Investing in the next phase of growth

At Araza, our priorities are closely aligned with the challenges and opportunities our customers are navigating.

We continue to invest heavily in our cloud services capabilities, FinOps expertise and cloud optimisation offerings. As customers place greater emphasis on extracting value from cloud investments, we see significant opportunity to help organisations improve visibility, control costs and maximise outcomes.

This is not simply about reducing expenditure. It is about ensuring cloud environments are supporting broader business objectives and delivering the agility organisations expect.

Helping customers achieve that balance will remain a major focus for us over the next 12 months.

Automation as a competitive advantage

Another important priority is continuing to expand our automation and AI-driven capabilities through ArCO.

Automation is becoming increasingly important as organisations look for ways to improve efficiency while managing cost pressures.

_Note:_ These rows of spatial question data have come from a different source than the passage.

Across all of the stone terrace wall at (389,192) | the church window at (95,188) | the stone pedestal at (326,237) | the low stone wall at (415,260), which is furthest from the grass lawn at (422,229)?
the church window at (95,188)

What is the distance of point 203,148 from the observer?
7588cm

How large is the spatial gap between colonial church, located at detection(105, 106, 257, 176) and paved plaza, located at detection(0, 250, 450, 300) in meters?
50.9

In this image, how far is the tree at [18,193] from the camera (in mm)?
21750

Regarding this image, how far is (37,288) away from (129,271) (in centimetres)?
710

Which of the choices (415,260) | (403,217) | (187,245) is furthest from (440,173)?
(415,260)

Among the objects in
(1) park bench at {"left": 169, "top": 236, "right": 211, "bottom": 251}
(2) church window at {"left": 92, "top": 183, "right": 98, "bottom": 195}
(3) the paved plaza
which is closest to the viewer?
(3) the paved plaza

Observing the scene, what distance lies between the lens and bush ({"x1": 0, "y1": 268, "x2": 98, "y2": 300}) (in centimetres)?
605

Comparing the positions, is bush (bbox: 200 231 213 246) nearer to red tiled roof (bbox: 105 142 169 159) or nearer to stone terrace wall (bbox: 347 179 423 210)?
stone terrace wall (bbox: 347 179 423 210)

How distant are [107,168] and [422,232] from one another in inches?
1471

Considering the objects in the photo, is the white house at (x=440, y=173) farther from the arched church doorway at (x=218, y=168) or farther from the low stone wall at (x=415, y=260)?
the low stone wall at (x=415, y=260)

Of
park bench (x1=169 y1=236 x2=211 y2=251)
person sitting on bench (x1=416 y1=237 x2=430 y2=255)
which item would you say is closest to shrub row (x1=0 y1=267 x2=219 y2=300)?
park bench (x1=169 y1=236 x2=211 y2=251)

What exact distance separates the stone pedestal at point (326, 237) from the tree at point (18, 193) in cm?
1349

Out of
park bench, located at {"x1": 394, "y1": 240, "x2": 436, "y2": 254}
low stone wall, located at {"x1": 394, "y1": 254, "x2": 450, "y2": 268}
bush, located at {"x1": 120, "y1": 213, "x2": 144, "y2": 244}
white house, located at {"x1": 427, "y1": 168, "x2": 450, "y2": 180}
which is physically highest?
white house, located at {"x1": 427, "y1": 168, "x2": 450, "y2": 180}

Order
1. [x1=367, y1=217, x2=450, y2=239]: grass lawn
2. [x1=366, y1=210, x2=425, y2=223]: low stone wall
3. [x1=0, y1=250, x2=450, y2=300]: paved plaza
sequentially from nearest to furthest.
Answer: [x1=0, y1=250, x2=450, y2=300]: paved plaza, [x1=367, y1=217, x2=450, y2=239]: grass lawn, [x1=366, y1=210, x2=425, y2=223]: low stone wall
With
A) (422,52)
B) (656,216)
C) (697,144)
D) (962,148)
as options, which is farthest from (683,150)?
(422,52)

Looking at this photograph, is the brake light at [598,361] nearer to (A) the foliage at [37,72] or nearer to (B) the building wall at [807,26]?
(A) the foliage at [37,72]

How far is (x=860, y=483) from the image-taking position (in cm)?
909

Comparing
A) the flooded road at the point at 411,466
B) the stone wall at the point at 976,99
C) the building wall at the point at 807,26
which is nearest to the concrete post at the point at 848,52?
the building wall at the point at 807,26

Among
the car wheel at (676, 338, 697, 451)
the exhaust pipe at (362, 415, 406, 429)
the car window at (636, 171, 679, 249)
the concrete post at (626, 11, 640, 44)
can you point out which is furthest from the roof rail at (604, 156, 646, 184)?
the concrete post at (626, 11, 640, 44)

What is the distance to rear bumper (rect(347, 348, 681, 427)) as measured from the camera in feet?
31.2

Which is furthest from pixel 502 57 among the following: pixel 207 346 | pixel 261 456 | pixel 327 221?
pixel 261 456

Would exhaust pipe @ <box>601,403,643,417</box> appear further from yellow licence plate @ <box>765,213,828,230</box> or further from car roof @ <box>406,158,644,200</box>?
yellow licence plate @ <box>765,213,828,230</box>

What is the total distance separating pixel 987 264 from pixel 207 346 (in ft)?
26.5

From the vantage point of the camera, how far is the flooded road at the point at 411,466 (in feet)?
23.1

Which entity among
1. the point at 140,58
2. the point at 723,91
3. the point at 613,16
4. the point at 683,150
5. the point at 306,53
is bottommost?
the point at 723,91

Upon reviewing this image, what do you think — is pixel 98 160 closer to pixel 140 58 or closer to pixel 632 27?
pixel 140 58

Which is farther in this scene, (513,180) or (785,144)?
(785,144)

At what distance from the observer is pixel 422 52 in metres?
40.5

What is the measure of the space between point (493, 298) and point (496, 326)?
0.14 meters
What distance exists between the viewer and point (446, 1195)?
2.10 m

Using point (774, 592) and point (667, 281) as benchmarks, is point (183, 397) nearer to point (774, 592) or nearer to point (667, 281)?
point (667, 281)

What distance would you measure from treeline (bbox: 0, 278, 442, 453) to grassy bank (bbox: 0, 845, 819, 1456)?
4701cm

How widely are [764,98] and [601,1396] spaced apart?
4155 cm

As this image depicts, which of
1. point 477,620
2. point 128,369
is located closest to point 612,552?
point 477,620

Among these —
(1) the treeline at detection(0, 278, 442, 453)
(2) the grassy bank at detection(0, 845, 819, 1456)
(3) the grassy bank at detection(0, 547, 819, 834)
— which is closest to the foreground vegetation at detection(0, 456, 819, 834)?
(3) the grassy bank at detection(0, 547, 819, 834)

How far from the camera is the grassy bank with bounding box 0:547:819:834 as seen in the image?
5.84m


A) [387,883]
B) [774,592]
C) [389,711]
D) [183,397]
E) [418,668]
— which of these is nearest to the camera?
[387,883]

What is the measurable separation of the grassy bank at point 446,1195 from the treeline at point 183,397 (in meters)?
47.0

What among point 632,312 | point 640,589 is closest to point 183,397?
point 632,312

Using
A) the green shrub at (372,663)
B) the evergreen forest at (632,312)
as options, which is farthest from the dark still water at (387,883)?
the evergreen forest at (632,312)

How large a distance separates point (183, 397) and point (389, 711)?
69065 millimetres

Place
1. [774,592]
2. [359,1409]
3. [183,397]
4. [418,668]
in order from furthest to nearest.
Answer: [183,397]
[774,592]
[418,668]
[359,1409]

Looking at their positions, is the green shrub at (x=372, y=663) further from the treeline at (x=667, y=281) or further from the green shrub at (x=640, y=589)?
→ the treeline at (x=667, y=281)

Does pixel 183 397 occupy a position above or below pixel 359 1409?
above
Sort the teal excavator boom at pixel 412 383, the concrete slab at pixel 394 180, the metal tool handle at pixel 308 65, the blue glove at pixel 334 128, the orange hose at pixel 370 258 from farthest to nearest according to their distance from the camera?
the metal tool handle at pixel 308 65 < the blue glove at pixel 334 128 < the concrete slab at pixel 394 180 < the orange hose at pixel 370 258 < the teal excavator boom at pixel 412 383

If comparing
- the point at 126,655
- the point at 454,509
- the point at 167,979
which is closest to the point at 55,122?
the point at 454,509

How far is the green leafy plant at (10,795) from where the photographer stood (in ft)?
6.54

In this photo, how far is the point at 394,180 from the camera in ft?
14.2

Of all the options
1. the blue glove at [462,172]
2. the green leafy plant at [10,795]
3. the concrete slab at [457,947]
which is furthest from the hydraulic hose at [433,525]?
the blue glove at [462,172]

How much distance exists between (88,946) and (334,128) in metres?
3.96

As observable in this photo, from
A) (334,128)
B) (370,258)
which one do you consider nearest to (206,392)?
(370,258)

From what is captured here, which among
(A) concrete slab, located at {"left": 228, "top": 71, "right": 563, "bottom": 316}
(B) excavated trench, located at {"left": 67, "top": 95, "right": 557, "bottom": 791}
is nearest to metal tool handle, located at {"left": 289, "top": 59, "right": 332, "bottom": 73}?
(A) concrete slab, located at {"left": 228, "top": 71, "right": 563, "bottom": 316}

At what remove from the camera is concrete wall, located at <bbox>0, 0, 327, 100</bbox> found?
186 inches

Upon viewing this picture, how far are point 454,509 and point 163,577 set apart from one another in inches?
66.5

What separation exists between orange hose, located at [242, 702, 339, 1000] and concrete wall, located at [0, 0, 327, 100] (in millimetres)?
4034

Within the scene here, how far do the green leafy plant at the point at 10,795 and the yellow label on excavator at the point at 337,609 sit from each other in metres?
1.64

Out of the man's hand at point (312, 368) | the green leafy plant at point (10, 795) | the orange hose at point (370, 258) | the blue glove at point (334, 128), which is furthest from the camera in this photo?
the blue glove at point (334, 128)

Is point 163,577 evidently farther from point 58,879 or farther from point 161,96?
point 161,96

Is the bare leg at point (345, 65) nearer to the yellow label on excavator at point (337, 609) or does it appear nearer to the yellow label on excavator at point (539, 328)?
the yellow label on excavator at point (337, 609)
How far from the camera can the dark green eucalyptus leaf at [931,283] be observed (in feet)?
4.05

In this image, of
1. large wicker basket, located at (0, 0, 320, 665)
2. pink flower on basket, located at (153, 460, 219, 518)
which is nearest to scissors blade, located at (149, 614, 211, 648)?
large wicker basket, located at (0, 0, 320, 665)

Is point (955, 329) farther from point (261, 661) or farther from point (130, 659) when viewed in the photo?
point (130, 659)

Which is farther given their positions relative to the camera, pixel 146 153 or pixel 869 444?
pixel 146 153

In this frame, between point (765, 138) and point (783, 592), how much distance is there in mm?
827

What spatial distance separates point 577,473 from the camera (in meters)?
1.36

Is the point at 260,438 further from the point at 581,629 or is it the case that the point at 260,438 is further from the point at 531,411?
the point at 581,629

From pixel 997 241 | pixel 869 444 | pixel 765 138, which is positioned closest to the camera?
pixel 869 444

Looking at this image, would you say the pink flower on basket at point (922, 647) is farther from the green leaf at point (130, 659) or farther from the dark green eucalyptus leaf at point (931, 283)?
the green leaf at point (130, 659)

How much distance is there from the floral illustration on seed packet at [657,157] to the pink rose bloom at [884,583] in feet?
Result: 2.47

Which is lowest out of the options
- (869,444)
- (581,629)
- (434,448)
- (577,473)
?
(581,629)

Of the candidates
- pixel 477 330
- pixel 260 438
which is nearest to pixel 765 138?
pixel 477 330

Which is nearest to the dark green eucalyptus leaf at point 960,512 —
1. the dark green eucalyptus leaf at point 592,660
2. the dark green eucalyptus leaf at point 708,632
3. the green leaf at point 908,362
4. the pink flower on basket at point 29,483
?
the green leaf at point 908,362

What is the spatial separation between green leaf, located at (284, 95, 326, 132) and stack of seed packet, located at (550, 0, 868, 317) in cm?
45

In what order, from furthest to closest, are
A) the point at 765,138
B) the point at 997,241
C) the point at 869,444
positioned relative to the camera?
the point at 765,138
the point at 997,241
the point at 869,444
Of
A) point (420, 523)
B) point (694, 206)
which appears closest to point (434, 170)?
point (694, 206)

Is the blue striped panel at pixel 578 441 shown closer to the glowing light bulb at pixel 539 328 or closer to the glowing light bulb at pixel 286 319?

Businesses want solutions that simplify operations, reduce manual effort and allow teams to focus on higher-value activities.

The opportunity is particularly compelling when automation and AI are combined thoughtfully. Together, they have the potential to create smarter workflows, improve service delivery and unlock new operational efficiencies.

The challenge is ensuring these technologies are implemented in ways that deliver genuine business value rather than simply adding complexity.

Staying ahead of changing customer expectations

Technology markets move quickly, and customer expectations move even faster.

That is why we continue exploring new ways to support clients and expand our service offerings. Organisations are facing new challenges around cloud economics, AI adoption, security, compliance and operational efficiency, often simultaneously.

Remaining competitive requires constant evolution.

For technology providers, standing still is rarely an option. Success depends on understanding where customers are heading, identifying emerging needs and adapting before those needs become urgent.

Innovation is not a project. It is a mindset.

Navigating economic pressure

One of the biggest challenges facing businesses today is the broader economic environment.

Budget scrutiny remains high, and spending decisions are taking longer than they did in previous years. Organisations continue to invest in technology, but they are doing so more cautiously and with greater focus on measurable returns.

This creates additional pressure for providers competing in an increasingly crowded market. Offshore competitors often introduce pricing challenges, while customers continue reviewing contracts and looking for opportunities to optimise expenditure.

At the same time, regulatory compliance requirements continue to expand.

For SMEs in particular, compliance exercises can create a difficult balancing act. While the outcomes are often valuable for both providers and customers, the cost of achieving and maintaining compliance can be significant, especially when organisations are simultaneously managing margin pressure and changing customer expectations.

The challenge is finding ways to remain competitive while continuing to invest in capability, security and quality.

Go big

One of the most influential pieces of advice I received early in my career was simple: go big.

At the time, I was told that pursuing a large enterprise opportunity often requires the same amount of effort as pursuing a smaller deal. The difference is the potential impact.

That advice has stayed with me because it extends far beyond sales.

Too often, organisations limit themselves before they have even tested what is possible. They assume bigger opportunities are out of reach or that ambitious goals are unrealistic. In reality, growth often comes from having the confidence to pursue opportunities that feel slightly uncomfortable.

The same principle applies to business leadership.

Whether it is entering new markets, investing in new capabilities or backing a bold idea, meaningful growth rarely comes from thinking small. It comes from being prepared to aim higher, challenge assumptions and embrace opportunities others might avoid.

In a market defined by uncertainty and change, ambition remains one of the most powerful differentiators a business can have.